Work request: Every entry below should come back unchanged, except that the pictures are dropped.

Provided material:

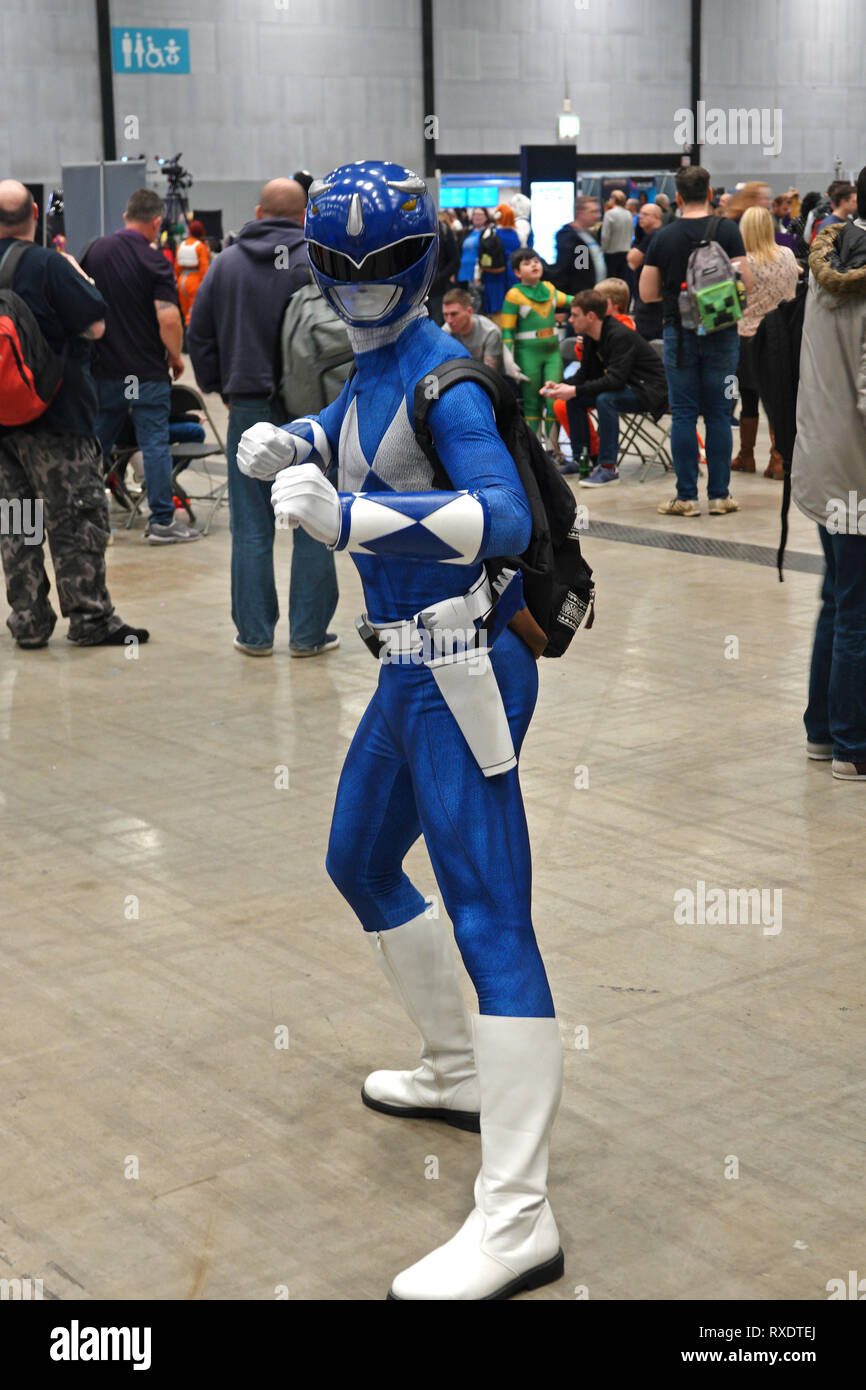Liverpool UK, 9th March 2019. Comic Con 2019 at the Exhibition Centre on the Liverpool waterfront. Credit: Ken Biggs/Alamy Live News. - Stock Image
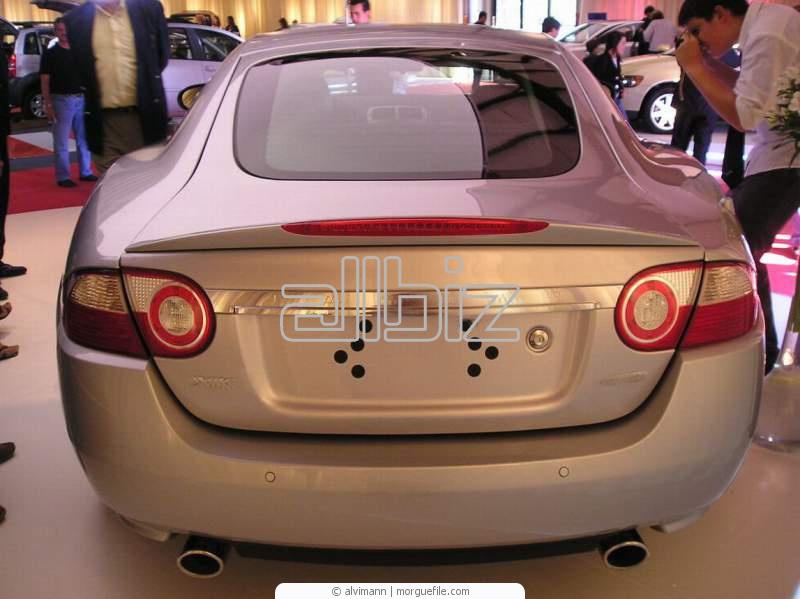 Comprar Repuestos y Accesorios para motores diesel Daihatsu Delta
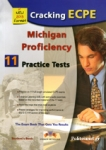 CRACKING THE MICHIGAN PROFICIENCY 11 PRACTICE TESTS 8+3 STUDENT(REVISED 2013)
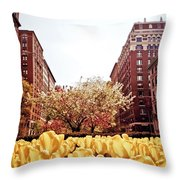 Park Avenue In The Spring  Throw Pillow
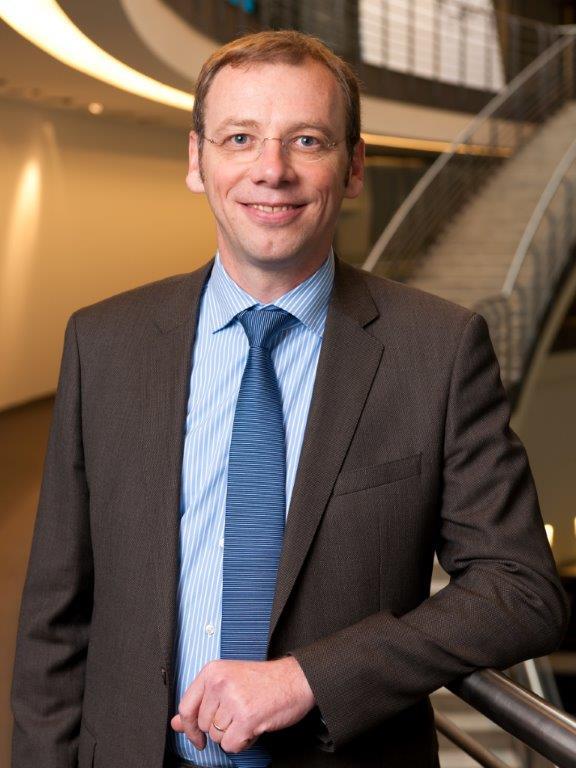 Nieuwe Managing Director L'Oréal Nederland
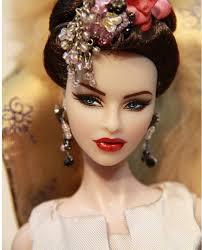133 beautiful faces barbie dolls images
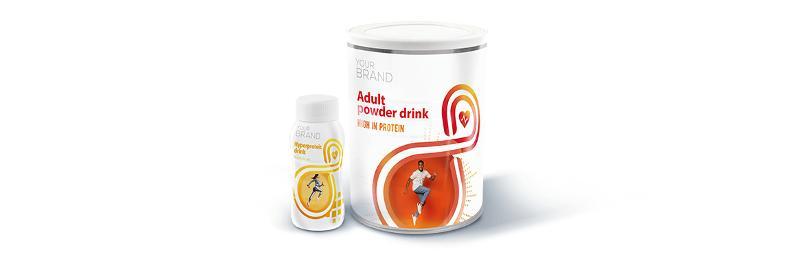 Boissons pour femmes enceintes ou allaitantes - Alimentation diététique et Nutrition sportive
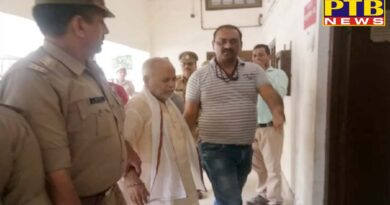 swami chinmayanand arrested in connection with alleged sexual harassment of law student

Task answer:
Liverpool UK, 9th March 2019. Comic Con 2019 at the Exhibition Centre on the Liverpool waterfront. Credit: Ken Biggs/Alamy Live News. - Stock Image
 Comprar Repuestos y Accesorios para motores diesel Daihatsu Delta
 CRACKING THE MICHIGAN PROFICIENCY 11 PRACTICE TESTS 8+3 STUDENT(REVISED 2013)
 Park Avenue In The Spring  Throw Pillow
 Nieuwe Managing Director L'Oréal Nederland
133 beautiful faces barbie dolls images
 Boissons pour femmes enceintes ou allaitantes - Alimentation diététique et Nutrition sportive
 swami chinmayanand arrested in connection with alleged sexual harassment of law student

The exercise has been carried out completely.